§ Document text:

■ ■ ■

The White House provided a "link" to a CIA Web site where the white paper is still posted, nearly 18 months after its conclusions were refuted by the Iraq Survey Group.

I've checked the CIA site but can't locate the document in question. It would be important to find this document and read it because even if the DIA document isn't declassified, we could tell what the basis was for the offsetting, but wrong, CIA report upon which the president stated that "we found the weapons of mass destruction", meaning the mobile labs.

What I Wanna Know Is, A, where is this document? Has anyone tracked it down? B, how did the CIA come to believe the labs were the real deal? Were they relying on pictures or Curveball's analysis? Or did they actually go out to Baghdad and look at the things? If they actually saw the things up close, how did they goof, and make something out of nothing? It sounds as if either the CIA and the intelligence apparatus is either more stunningly incompetent than we thought, that this incompetence extended beyond the start of the war, or that their analysis was flat out sloppy, and thus also, incompetent.

Where's the document and what's the story?

Update I: the document is here. I'll be back later with a summary, or something.

■ ■ ■

Spatial question entries

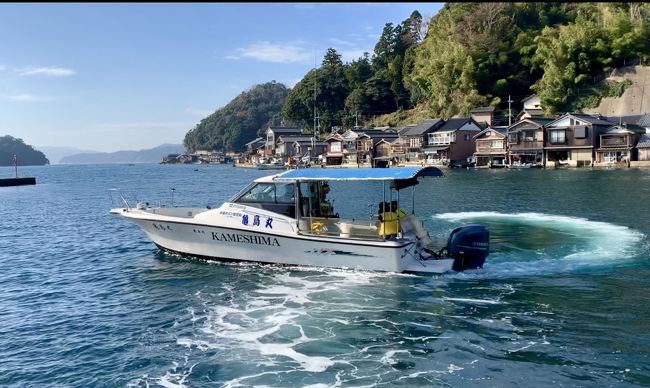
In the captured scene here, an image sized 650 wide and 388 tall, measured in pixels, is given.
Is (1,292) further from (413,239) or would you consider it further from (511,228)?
(511,228)

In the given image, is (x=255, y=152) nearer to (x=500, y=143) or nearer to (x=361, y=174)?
(x=500, y=143)

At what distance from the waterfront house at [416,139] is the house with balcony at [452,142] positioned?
28.6 inches

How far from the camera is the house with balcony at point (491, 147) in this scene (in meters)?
76.6

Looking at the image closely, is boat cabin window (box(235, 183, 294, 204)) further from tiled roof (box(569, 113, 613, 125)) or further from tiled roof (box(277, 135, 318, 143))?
tiled roof (box(277, 135, 318, 143))

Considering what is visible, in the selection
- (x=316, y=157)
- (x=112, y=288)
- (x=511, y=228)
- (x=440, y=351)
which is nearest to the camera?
(x=440, y=351)

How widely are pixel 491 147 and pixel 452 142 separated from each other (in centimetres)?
675

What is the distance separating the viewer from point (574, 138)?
68375 millimetres

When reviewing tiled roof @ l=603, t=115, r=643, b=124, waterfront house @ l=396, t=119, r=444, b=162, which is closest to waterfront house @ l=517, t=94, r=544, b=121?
tiled roof @ l=603, t=115, r=643, b=124

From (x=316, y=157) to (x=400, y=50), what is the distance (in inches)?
1472

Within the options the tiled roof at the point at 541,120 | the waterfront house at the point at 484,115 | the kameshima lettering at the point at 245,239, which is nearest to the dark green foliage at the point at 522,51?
the waterfront house at the point at 484,115

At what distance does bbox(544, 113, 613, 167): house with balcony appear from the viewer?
220 feet

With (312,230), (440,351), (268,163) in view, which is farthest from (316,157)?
(440,351)

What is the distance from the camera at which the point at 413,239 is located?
657 inches

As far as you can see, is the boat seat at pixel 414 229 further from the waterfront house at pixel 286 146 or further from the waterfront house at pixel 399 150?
the waterfront house at pixel 286 146
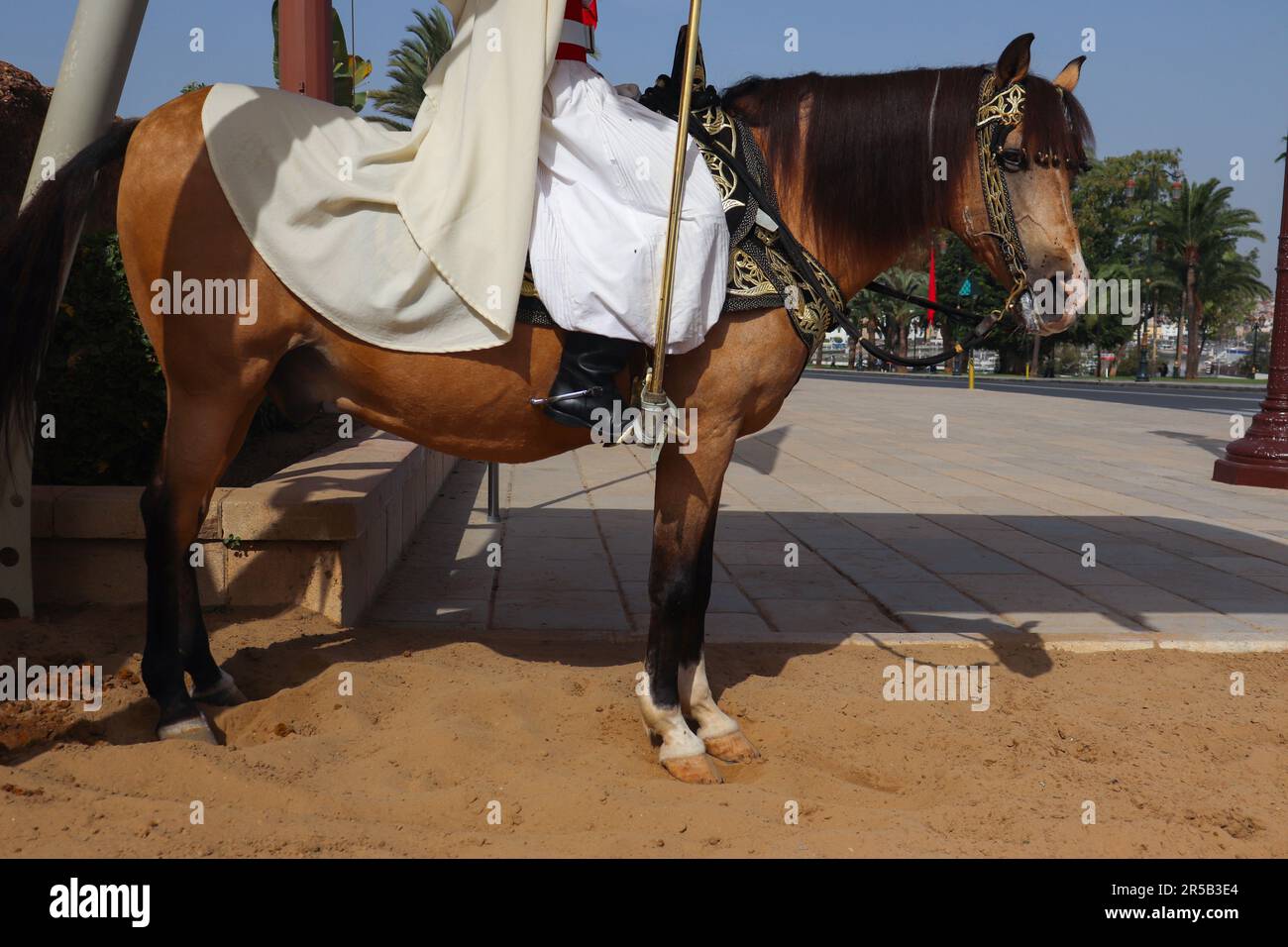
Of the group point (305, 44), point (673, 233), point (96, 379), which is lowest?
point (96, 379)

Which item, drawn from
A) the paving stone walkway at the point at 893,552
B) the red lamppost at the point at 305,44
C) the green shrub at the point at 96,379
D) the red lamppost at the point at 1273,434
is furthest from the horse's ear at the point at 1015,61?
the red lamppost at the point at 1273,434

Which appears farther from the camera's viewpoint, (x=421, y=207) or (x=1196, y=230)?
(x=1196, y=230)

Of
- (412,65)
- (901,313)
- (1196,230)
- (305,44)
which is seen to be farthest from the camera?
(901,313)

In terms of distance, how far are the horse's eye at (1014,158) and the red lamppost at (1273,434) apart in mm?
8301

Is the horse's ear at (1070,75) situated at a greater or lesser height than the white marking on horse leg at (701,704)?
greater

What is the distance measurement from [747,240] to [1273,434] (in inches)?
356

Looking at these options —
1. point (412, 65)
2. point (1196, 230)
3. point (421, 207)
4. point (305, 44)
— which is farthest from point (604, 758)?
point (1196, 230)

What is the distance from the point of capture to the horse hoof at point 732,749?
365 cm

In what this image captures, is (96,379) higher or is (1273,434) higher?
(96,379)

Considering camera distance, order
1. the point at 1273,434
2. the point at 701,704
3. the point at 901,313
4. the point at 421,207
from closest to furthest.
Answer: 1. the point at 421,207
2. the point at 701,704
3. the point at 1273,434
4. the point at 901,313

■ ■ ■

§ Exercise requirements:
**1)** In the post on the CIA mobile labs white paper, rewrite the stretch from "What I Wanna" through "what's the story?", substituting "Iraq" for "Baghdad".
**2)** Resume the post on the CIA mobile labs white paper after its last sentence.

§ Results of the exercise:
**1)**
What I Wanna Know Is, A, where is this document? Has anyone tracked it down? B, how did the CIA come to believe the labs were the real deal? Were they relying on pictures or Curveball's analysis? Or did they actually go out to Iraq and look at the things? If they actually saw the things up close, how did they goof, and make something out of nothing? It sounds as if either the CIA and the intelligence apparatus is either more stunningly incompetent than we thought, that this incompetence extended beyond the start of the war, or that their analysis was flat out sloppy, and thus also, incompetent.

Where's the document and what's the story?

**2)**
Update II: Well, I read the document. And I'm embarassed I made such a fuss over it. The total document is ten pages long, but one page is the title page, two pages are essentially blank, and two more pages are basically pictures or graphical depictions of the labs. Only five pages contain words that could be construed as explaining the nature of the items in question. And of those words, a good deal basically say "well, we showed these pics to our source (Curveball) and he said they looked like them." Towards the end of the White Paper the report says "we're now going to conduct a CSI-like examination of the trailer's materials, but we don't expect to find anything because Saddam had his goons pour bleach over everything...sure enough, we conducted a bio-chemical analysis of the trailers and nothing turned up...see, Saddam screwed us by destroying all the evidence."

So much for the document Scotty says the president, and later his vice-president used as the basis for declaring that the trailers we found were evidence of WMD or WMD related program activities.

And maybe everything would be fine if we just left it at that. I don't know why the DIA would send a team to Iraq to inspect the trailers and then a day after getting a report from the team, allow a CIA White Paper concluding the opposite to go out with the DIA logo on it. And I'm perfectly willing to believe that the president was poorly served by his subordinates in this case and was genuinely unaware of the DIA report. No harm, no foul.

But as they say, it's not the original misdeed that gets you, it's the cover-up.

On their webpage, the WH launches a diatribe against the Washington Post, ABC news, and seemingly anyone that would question the administration about the report or its motives. And then they include what seems to me a shockingly absurd statement about the DIA report:

But The Defense Department Field Report Was A "Preliminary Finding"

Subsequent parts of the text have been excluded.